WORK REQUEST 1:
From the Chanukah essay below, list every holiday it names, counting different spellings of the same holiday once.
WORK REQUEST 2:
Rewrite the Chanukah essay's passage between "But there we" and "thought, isn't it?", inclusive, putting "season's" wherever "winter's" occurs.

[[ STUDY TEXT open ]]

But here and there I've seen attempts to make the Chanukah decorations as rich and lavish as the Christmas ones, and -- it doesn't work. It's overdone. Because Chanukah is not that major a holiday.
Chanukah is not what we have instead of Christmas. Seriously. It's not that big a deal. And there's another part of the irritation right there: you* don't know a goddamn thing about my holiday. The only reason you're acknowledging it at all is because it comes at the same time as your major holiday. I didn't hear a Happy Sukkot from you back in September and I'm not going to hear a Happy Shavuot from you in June, and if I hear a Happy Passover from you in April it'll only be because it's roughly at the same time as Easter, but you're going to be telling me Happy Hannukah all December even after Chanukah's over. Because what you're really saying is Merry Christmas. You're just changing the words.
* I do not, of course, mean here "you who are reading this now."
And -- okay, I do appreciate that they're changing the words. I do. Because it means an acknowledgment that not everybody in the world is Christian, that not everybody in the world celebrates the same holidays, and (importantly) that it's okay that not everybody in the world is and does. And that's a crucial thing to recognize, and I'm glad of it.
But there we run into the other part of the discomfort, which has to do with taking that too far in the other direction and reaching an attitude of all-embracing inclusiveness that wants to tell us that there's no real difference between our holidays. We use different words, but really we all mean the same thing: it's about light and warmth against the winter's dark and cold, and song against the winter's silence, and family, and togetherness, and love. And those are the things we all share, regardless of what we call ourselves, and in the face of that our differences aren't important at all, and we can all be united in celebration of our shared light and joy. And that's a beautiful thought, isn't it?

[[ STUDY TEXT closed ]]
[[ DATASET RECORDS open ]]

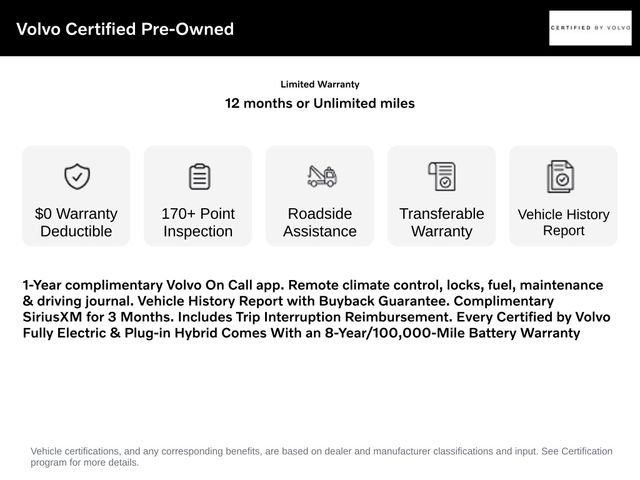 Volvo Certified Pre-Owned

CERTIFIED BY VOLVO

Limited Warranty
12 months or Unlimited miles

$0 Warranty Deductible

170+ Point Inspection

Roadside Assistance

Transferable Warranty

Vehicle History Report

1-Year complimentary Volvo On Call app. Remote climate control, locks, fuel, maintenance & driving journal. Vehicle History Report with Buyback Guarantee. Complimentary SiriusXM for 3 Months. Includes Trip Interruption Reimbursement. Every Certified by Volvo Fully Electric & Plug-in Hybrid Comes With an 8-Year/100,000-Mile Battery Warranty

Vehicle certifications, and any corresponding benefits, are based on dealer and manufacturer classifications and input. See Certification program for more details.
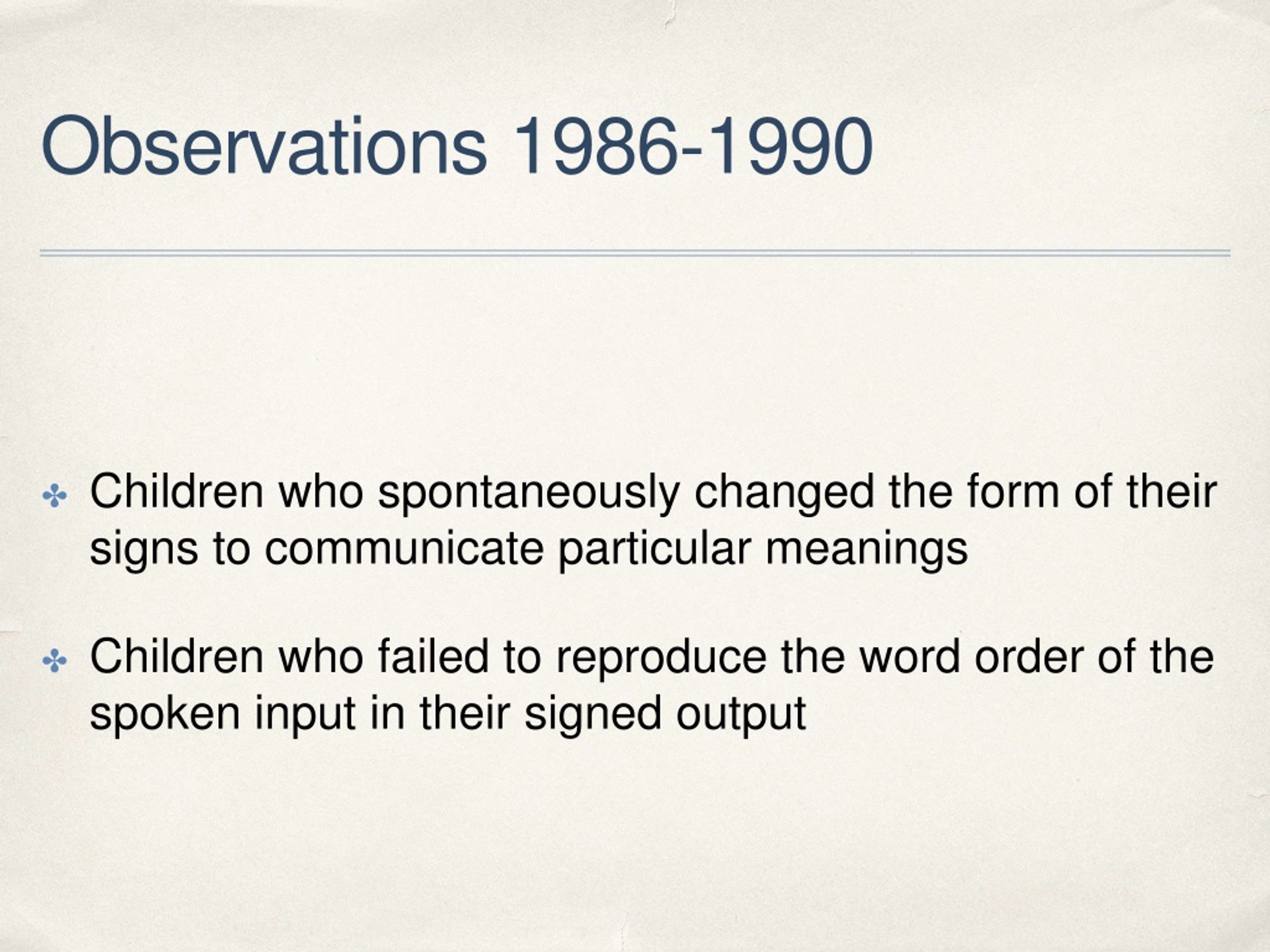 Observations 1986-1990

✤ Children who spontaneously changed the form of their signs to communicate particular meanings

✤ Children who failed to reproduce the word order of the spoken input in their signed output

[[ DATASET RECORDS closed ]]

WRITTEN SOLUTION 1:
Chanukah, Christmas, Sukkot, Shavuot, Passover, Easter

WRITTEN SOLUTION 2:
But there we run into the other part of the discomfort, which has to do with taking that too far in the other direction and reaching an attitude of all-embracing inclusiveness that wants to tell us that there's no real difference between our holidays. We use different words, but really we all mean the same thing: it's about light and warmth against the season's dark and cold, and song against the season's silence, and family, and togetherness, and love. And those are the things we all share, regardless of what we call ourselves, and in the face of that our differences aren't important at all, and we can all be united in celebration of our shared light and joy. And that's a beautiful thought, isn't it?